ARTICLE ->
__________________________________________________

I want to check that one out, too, I thought
briefly as I walked along the fence.
I
focused in on a blonde puppy, and my heart skipped when I recognized her from
the website. She stood far back in her pen, on the concrete pad next to the
kennel building and away from potential adopters. Her ears laid flat against
her head. She avoided looking at anyone and refused to come near the fence. I
got a chance to meet her inside her indoor kennel, and she ignored me, staring
through the chainlink door instead.
Well,
that was one puppy crossed off the list. And I had already convinced myself she
would make an excellent Sookie.
The
second puppy I originally had in mind was housed with what I took to be a
littermate, a black, white, and brown male. The male struck me more than the
black female. His coloring reminded me of my first dog, Max, and I asked the
shelter volunteers to see him outside in one of the outdoor pens. The volunteer
who brought him out handed me some treats, and those ended up being the only
way I could get the dog to come near me. Even then he took the treat only to
walk away and eat it.

__________________________________________________

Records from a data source
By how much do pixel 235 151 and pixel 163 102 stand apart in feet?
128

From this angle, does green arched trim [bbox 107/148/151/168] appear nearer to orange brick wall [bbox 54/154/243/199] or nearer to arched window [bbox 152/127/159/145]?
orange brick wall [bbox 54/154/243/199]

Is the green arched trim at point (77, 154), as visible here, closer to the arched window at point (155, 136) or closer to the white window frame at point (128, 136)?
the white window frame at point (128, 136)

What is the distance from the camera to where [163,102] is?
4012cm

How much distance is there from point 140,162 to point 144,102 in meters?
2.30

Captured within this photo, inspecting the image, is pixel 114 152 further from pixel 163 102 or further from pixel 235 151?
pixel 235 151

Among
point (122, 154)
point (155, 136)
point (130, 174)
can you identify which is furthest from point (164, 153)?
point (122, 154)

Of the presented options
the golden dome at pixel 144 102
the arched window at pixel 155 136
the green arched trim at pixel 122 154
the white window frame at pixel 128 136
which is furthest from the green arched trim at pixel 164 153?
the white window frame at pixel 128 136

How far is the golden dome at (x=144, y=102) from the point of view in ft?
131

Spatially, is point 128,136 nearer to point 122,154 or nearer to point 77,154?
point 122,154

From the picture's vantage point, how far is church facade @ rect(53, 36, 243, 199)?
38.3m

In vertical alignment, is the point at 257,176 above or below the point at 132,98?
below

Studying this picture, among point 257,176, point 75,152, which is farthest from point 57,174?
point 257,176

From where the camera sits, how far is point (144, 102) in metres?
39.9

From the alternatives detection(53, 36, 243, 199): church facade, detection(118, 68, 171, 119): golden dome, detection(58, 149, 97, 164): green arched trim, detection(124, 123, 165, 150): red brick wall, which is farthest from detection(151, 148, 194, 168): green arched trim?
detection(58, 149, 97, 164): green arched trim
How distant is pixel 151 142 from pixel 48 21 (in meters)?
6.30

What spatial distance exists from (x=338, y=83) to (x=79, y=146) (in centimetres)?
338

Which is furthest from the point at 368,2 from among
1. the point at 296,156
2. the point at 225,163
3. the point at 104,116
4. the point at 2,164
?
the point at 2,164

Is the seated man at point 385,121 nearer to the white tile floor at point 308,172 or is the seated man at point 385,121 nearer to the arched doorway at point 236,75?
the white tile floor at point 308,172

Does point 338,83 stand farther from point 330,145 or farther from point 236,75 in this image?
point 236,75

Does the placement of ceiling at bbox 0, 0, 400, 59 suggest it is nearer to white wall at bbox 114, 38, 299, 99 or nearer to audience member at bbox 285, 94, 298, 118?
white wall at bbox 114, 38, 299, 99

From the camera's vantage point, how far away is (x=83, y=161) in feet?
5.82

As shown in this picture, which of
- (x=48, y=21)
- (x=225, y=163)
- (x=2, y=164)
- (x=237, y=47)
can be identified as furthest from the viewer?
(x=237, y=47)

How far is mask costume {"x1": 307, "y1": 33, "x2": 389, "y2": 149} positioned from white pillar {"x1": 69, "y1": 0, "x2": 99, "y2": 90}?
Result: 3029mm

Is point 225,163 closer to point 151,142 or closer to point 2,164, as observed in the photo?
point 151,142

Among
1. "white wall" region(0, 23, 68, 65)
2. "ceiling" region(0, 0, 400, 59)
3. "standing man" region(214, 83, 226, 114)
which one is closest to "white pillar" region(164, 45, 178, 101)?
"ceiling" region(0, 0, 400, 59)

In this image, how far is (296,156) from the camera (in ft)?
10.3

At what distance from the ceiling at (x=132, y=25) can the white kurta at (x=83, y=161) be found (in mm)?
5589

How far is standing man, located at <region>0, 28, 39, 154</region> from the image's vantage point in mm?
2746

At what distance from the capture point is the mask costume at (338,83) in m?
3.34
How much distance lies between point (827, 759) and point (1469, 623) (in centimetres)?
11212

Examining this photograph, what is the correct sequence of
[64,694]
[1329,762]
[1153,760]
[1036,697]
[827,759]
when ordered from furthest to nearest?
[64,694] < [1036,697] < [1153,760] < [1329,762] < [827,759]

__________________________________________________

TASK SET ->
1. In the passage about visiting the animal shelter, what did the male puppy's coloring remind the narrator of?
2. Resume the passage about visiting the animal shelter from the point where it stops.

EXERCISE ANSWERS ->
1. It reminded the narrator of their first dog, Max.

2.
By
the time I decided he wasn’t for me, another couple had adopted the black
female I originally came to see. That crossed the second puppy off my list.
The
kennel at the shelter still housed a number of dogs, even though that number
decreased by the minute. A handful of puppies were adopted while I surveyed the
dogs, and I began to feel a small fog of disappointment form in my stomach. The
whole hour and a half trip up to Sterling would have been in vain if I didn’t
come home with a puppy, and I won’t end up getting a puppy for another month
because of all the things that’ll be going on in the house in the coming weeks.
I
took another walk through the kennel to check out the puppies one more time.
The black and brindle I noticed when I arrived again caught my eye. She’d been
with a lighter colored puppy in the indoor kennel earlier, but now she lay all
alone on the raised bed. She didn’t seem to mind, though, as she chomped on a
squeaky toy shaped like a mallard duck.
I
let myself into her kennel, and the puppy turned her attention to me. She
jumped on me, her tail wagging.
“Off,”
I said as I pushed her off.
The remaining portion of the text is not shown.